Stated goal —
Identify each line below that contains the word "within" and copy those lines.

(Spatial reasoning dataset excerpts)
───

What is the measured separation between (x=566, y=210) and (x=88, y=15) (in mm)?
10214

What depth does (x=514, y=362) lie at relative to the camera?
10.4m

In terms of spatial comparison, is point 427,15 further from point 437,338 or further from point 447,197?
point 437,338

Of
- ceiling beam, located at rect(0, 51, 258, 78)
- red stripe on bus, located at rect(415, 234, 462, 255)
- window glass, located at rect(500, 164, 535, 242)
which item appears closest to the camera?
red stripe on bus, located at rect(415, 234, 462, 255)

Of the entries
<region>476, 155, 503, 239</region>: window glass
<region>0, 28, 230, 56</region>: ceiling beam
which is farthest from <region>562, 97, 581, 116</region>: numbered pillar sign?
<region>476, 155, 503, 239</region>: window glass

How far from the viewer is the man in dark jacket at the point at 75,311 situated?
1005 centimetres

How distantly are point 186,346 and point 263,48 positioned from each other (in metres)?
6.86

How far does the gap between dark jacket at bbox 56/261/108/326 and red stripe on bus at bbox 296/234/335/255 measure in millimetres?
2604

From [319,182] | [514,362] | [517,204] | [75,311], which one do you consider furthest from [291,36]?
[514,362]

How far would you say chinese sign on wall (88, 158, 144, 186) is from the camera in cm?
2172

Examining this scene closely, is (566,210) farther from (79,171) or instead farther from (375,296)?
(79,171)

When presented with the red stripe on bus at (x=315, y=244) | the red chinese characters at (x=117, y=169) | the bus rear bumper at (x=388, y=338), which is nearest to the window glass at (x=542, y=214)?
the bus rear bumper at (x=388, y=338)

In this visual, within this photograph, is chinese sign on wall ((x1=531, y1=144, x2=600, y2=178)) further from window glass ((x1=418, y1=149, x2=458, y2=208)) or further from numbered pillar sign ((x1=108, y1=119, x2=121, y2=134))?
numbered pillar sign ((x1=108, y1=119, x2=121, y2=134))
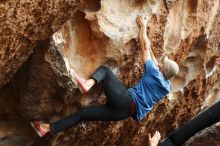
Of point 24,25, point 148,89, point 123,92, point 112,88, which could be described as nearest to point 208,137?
point 148,89

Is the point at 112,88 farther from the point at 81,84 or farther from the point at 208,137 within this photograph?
the point at 208,137

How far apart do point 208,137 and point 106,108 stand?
1.13m

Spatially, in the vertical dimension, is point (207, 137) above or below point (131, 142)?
above

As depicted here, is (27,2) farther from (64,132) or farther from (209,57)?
(209,57)

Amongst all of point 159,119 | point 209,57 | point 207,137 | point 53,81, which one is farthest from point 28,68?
point 209,57

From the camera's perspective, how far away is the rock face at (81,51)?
4.29 meters

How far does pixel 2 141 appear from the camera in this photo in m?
5.22

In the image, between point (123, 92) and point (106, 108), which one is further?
point (106, 108)

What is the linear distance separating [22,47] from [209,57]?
11.4ft

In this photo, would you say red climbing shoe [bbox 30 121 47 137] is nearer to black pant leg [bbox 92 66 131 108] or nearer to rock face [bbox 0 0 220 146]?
rock face [bbox 0 0 220 146]

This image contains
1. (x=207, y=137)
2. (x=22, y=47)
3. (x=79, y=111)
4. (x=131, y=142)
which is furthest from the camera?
(x=131, y=142)

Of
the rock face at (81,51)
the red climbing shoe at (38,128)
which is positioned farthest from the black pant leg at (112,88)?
the red climbing shoe at (38,128)

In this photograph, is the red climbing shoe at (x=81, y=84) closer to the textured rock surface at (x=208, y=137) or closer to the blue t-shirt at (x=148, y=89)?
the blue t-shirt at (x=148, y=89)

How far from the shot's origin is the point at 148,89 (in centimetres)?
512
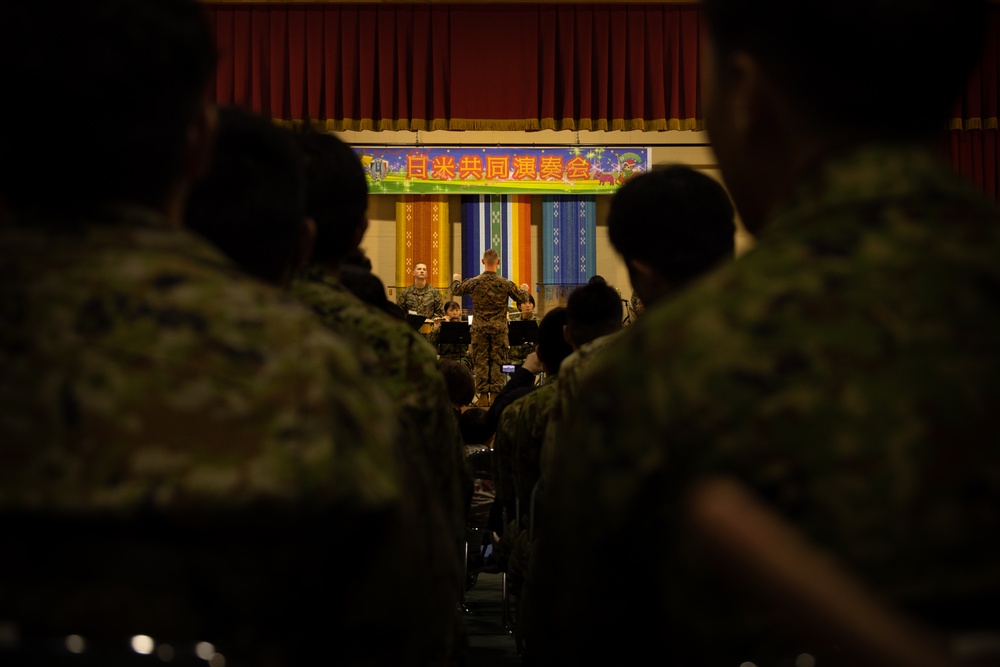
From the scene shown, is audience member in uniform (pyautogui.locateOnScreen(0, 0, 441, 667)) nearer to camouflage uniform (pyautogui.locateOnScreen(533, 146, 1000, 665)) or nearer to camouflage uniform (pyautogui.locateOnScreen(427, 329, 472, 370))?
camouflage uniform (pyautogui.locateOnScreen(533, 146, 1000, 665))

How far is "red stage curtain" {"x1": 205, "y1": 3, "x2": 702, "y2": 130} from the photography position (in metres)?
8.39

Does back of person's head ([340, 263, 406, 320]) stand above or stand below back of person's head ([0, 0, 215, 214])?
below

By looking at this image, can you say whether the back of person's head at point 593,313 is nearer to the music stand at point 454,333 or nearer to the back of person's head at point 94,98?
the back of person's head at point 94,98

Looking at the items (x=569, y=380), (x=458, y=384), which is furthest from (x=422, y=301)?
(x=569, y=380)

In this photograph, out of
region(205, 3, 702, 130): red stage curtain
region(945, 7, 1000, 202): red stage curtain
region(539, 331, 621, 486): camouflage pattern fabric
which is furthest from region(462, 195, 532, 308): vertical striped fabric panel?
region(539, 331, 621, 486): camouflage pattern fabric

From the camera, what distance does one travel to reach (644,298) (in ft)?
5.94

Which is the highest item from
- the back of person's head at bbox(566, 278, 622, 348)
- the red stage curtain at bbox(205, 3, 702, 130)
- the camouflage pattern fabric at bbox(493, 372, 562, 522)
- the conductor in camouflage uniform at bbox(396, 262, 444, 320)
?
the red stage curtain at bbox(205, 3, 702, 130)

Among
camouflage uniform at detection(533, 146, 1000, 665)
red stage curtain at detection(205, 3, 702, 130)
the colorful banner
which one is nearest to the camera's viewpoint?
camouflage uniform at detection(533, 146, 1000, 665)

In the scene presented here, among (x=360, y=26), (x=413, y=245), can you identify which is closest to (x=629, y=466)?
(x=360, y=26)

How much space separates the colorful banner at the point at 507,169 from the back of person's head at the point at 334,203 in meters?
9.11

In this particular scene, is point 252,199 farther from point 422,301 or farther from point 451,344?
point 422,301

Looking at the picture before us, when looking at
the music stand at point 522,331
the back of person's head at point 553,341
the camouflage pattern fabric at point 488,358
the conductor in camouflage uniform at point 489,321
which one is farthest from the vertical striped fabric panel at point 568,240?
the back of person's head at point 553,341

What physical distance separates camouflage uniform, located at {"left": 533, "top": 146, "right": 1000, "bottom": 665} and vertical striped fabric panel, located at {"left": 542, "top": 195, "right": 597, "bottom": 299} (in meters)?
10.4

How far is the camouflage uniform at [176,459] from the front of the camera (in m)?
0.72
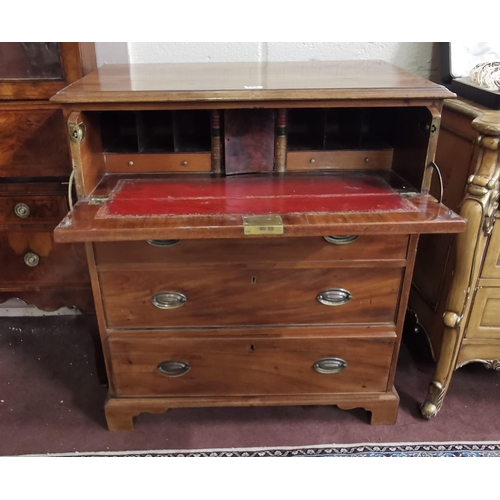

───

Exercise response —
In this visual, within this photograph, is chinese sign on wall ((x1=531, y1=144, x2=600, y2=178)) further from window glass ((x1=418, y1=149, x2=458, y2=208)) or further from numbered pillar sign ((x1=108, y1=119, x2=121, y2=134))?
Is the point at 112,88 farther from the point at 81,84 or farther from the point at 208,137 within this photograph?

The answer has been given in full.